Ces constats ont des conséquences pour les entreprises. Ainsi, les cadres doivent renoncer à diriger leurs collaborateurs sur la base de clichés générationnels. Tous les employés doivent être considérés comme des individus dotés de mérites spécifiques et d’un potentiel d’amélioration. Pour embaucher les meilleurs talents et les attacher à l’entreprise, il faut que les organisations concernées analysent correctement leurs besoins en personnel. Elles ont également besoin de stratégies et de programmes dans lesquels les collaborateurs sont perçus comme des individus uniques et complexes.

Tout comme leurs aînés, les jeunes voudraient avoir le sentiment que leur activité est bénéfique à l’entreprise. Il faut, en outre, que leur travail soit important. Les Y souhaitent, enfin, des supérieurs qui les inspirent et voudraient être sûrs d’être informés des choses essentielles. Ils souhaitent également avoir accès aux informations, aux données, aux outils et aux technologies dont ils ont besoin pour donner le meilleur d’eux-mêmes.

Cibler les incitations


Quelles mesures les entreprises doivent-elles donc prendre pour garantir de telles conditions de travail ? La communication est certes importante, mais il faut surtout que les paroles soient suivies d’actes. Les entreprises doivent veiller à reconnaître les prestations de leurs employés et à bien juger les incitations qu’elles créent pour eux.

Quels sont les programmes nécessaires pour souder intelligemment les cadres et leurs équipes ? De quelle formation les supérieurs ont-ils besoin pour améliorer la collaboration avec leurs subordonnés ? Les Y apprécient certes les avantages liés aux notices brèves (SMS ou tweets), mais ils ne souhaitent pas vivre pour autant dans une bulle virtuelle. Les entreprises doivent donc réfléchir au bon équilibre à trouver entre les activités et les formes de communication réelles et virtuelles. Comme un nombre toujours croissant d’employés pratiquent le télétravail, la question continuera à se poser.

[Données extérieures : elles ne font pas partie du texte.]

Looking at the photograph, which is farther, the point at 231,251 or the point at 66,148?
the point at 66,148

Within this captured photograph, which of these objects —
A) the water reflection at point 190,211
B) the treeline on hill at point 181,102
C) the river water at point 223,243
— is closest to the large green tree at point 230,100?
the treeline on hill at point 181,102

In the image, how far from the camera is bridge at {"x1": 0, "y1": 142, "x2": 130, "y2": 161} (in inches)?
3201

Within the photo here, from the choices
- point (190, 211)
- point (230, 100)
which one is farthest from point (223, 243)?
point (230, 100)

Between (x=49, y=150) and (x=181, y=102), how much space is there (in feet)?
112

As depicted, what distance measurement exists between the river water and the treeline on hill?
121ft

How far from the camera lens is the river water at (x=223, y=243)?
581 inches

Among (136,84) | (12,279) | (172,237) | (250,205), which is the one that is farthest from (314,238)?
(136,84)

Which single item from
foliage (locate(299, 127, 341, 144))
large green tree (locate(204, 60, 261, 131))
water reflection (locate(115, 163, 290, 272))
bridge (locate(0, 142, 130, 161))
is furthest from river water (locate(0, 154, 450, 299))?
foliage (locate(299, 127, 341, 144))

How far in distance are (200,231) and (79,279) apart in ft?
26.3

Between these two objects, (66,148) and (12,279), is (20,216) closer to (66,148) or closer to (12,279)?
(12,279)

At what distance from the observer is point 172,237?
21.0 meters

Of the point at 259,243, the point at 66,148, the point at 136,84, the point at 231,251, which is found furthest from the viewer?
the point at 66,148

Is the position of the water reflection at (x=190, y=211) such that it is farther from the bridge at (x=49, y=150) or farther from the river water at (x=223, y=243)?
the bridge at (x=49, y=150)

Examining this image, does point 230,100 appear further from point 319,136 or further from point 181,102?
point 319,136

Tant les Y que leurs aînés se sentent attirés par des salaires compétitifs et un cadre de travail créatif, dans lequel chacun peut participer au développement d’idées novatrices. Les entreprises qui pratiquaient jusqu’ici une approche descendante (« top-down ») et travaillaient dans un contexte isolé peuvent affronter ici de sérieux défis. Il leur faudra en effet mettre en place des systèmes électroniques favorisant la collaboration, constituer des communautés transversales et développer une culture qui favorise la recherche de consensus. Ce sont surtout ces changements qui permettront aux entreprises de s’imposer dans la course aux meilleurs cerveaux et de soutenir le développement de leurs collaborateurs de tous âges.

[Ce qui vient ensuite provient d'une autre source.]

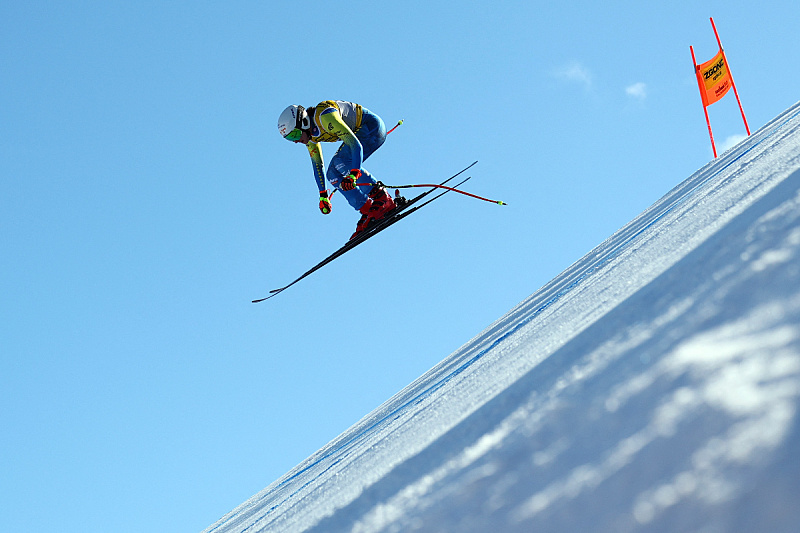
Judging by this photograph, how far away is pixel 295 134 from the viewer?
779cm

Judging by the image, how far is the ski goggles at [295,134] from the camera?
25.5ft

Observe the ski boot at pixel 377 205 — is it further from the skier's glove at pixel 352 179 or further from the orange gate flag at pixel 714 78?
the orange gate flag at pixel 714 78

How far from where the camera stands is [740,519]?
0.56m

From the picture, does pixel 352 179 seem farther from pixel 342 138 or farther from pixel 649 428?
pixel 649 428

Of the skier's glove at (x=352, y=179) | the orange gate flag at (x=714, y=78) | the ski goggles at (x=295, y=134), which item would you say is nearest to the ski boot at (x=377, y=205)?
the skier's glove at (x=352, y=179)

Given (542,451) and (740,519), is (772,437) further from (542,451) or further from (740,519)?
(542,451)

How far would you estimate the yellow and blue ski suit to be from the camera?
7693 mm

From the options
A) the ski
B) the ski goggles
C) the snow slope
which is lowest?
the snow slope

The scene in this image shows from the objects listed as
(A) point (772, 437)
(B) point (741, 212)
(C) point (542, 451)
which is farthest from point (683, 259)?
(A) point (772, 437)

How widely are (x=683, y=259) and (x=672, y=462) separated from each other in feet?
2.89

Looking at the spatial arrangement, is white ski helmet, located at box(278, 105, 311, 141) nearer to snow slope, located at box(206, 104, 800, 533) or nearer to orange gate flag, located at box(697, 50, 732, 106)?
snow slope, located at box(206, 104, 800, 533)

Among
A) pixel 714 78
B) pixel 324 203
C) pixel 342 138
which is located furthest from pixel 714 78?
pixel 324 203

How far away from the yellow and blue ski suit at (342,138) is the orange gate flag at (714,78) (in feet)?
22.8

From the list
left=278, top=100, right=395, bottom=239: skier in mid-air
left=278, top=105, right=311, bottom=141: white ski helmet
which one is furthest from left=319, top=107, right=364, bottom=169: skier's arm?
left=278, top=105, right=311, bottom=141: white ski helmet
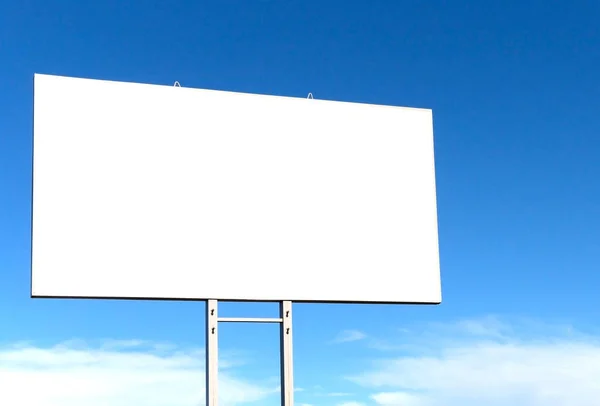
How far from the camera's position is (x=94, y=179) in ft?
25.1

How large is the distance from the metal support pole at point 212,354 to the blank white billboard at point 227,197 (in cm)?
14

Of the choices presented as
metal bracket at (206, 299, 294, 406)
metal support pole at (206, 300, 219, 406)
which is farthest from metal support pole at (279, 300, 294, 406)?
metal support pole at (206, 300, 219, 406)

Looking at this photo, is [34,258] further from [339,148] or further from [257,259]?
[339,148]

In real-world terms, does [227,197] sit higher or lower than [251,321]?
higher

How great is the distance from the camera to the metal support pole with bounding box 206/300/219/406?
7566 millimetres

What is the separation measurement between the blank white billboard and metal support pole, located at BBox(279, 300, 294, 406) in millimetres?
137

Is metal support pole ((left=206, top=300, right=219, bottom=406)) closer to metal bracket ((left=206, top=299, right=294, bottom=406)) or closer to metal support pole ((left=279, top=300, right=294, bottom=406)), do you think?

  1. Carolyn Heller Baird, Myths, Exaggerations and Uncomfortable Truths, IBM Institute for Business Value, Somers, NY, 2015. []
  2. Les États étudiés sont l’Allemagne, l’Australie, le Brésil, la Chine, la Corée du Sud, l’Espagne, les États-Unis, la France, la Grande-Bretagne, l’Inde, le Japon et le Mexique. Les secteurs comprennent les banques, les assurances, le commerce de détail, les médias et les loisirs, l’électronique de divertissement et les télécommunications. []

Proposition de citation: Carolyn Heller Baird (2016). Pas si différents que cela !. La Vie économique, 25 mai.

Générations X, Y et « baby boomers »

La génération Y (on parle aussi des milléniaux) comprend les personnes nées entre 1980 et 1996 ; l’étude IBM ne tient compte que des volées 1980 à 1993. La génération X recouvre les volées 1965 à 1979 et les « baby boomers » celles de 1954 à 1964.

Cinq mythes concernant la génération Y

  1. Les Y ont d’autres objectifs et attentes professionnelles que les actifs des générations précédentes.
  2. Les Y veulent être loués en permanence et sont d’avis que tous les membres de leur équipe devraient être distingués pour leurs prestations.
  3. Les Y sont des accros du numérique. Ils veulent tout expédier en ligne et utiliser collectivement l’informatique.
  4. Contrairement à leurs collègues plus âgés, les Y sont incapables de prendre des décisions sans avoir recueilli auparavant l’avis de tous leurs collègues.
  5. Les Y ont plutôt tendance à changer d’employeur s’ils estiment ne pas pouvoir se réaliser dans le poste qu’ils occupent.